Sculpting with accuracy and authenticity takes a lot of study and creative and physical work. Ott says in order to capture his subjects, he needs to understand, not only their anatomy and musculature, but also their personalities.


“I need to know my subject’s personality and anatomy to accurately capture it in sculpture. There is nothing as valuable as sculpting from life, and I use a live model whenever possible,” he says. “The foundation of a fine piece of sculpture is understanding my subject’s anatomy and how it works, as well as its personality.”


Ott does not want his work to be a perfect replica of his subjects. Rather, he wants the impact to be represented in the animal’s overall shape and movement.


“I would call myself an impressionist. So, I want to be as accurate as possible in the anatomy of my subject, if it be a fish or bird or animal or whatever. So, I really sculpt the anatomy quite tightly and then I work backward. And instead of just tight muscles or tight feathers or scales, I want to viewer to enjoy the overall composition,” he said. “So I concentrate on groups of muscles and tracks of feathers. And texture is very important, so oftentimes you’ll see my tool marks and my fingerprints in my artwork.”


The process of creating a bronze sculpture is far from over once Ott’s tools are laid down. After the original clay piece is sent to the foundry. Eight more painstaking steps must occur before the final sculpture is ready. But while some artists might be anxious about sending their work off for completion -- something akin to sending a child off to college -- Ott takes it in stride.


“I’ve put my effort and time into the piece, and once it’s done, it’s done. And it goes on of course, to the next process, the next stage, so that’s all part of it. And the nice thing is that you end up with a finished bronze, which is better, actually, than a clay original,” he said.


The other nice thing about this process is that, because each bronze has its own mold, multiple editions of the piece can be created. Ott says, for small pieces, he usually produces anywhere from 50 to 75 editions. For “desk- sized” pieces, which he creates most often, he will produce about 25 editions. Large, or larger than life-sized pieces, only about 5 editions.


Naming his pieces is serious business for Ott. The titles of his sculptures, including Morning Mayflies, Precarious Pinnacle, Wilderness Monarch, are meant to invoke a narrative to give the viewer something to think about when looking at the piece.


“I spend a lot time and thought for each piece. It’s important for me to title a sculpture so it ties in with the composition and story I’m trying to tell,” Ott said.


The story he is trying to tell, Ott says, is incomplete by design. In his sculptures, he doesn’t want the conclusion to be drawn for the viewer. He wants the viewers to draw the conclusions for themselves, based on what the sculpture says to them. For example, if, in his sculpture, there is a chase – a predator chasing prey – he does not want to communicate a foregone conclusion.


“I want the viewer to complete that. It’s possible the falcon will catch a duck. It’s possible it won’t. I don’t like to imply death in my work. Once you have a dead animal, the story is told, right?” he said.

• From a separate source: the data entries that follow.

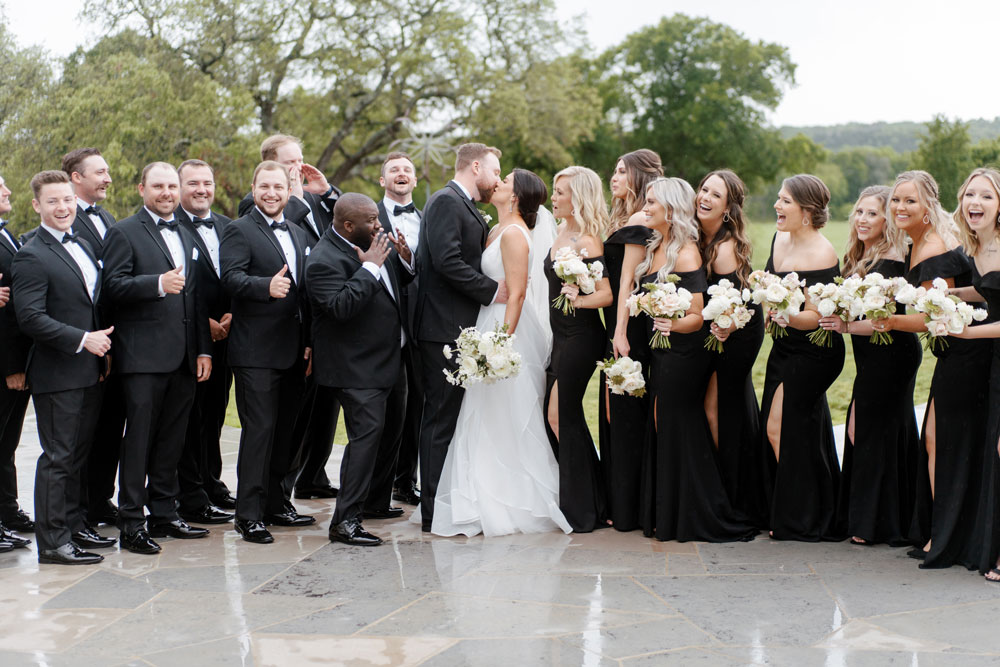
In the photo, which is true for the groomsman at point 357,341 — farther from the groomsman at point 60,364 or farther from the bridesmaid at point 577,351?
the groomsman at point 60,364

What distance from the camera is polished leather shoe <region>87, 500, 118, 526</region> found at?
6.89 metres

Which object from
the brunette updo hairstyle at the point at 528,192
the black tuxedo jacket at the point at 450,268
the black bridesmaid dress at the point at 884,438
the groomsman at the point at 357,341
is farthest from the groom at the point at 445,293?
the black bridesmaid dress at the point at 884,438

Ott says his first joy in his own life is being a husband, father and grandfather. From a professional perspective, he has known little else than the outdoors and sculpting, which has not been without its challenges. But he takes great pride in his work and is pleased to be able to share it.


“I want people to know that I put my heart and soul into my work. It’s very well researched, and I take lots of time to create my things. And so I want clients and collectors to know they are getting the best possible piece that they can get from me,” he said.


Ott’s skill, effort, and artistry are unmistakable in the look and feel of his bronze sculptures. Each is a wildlife chronicle, a legacy of his love, and a permanent celebration of the outdoors.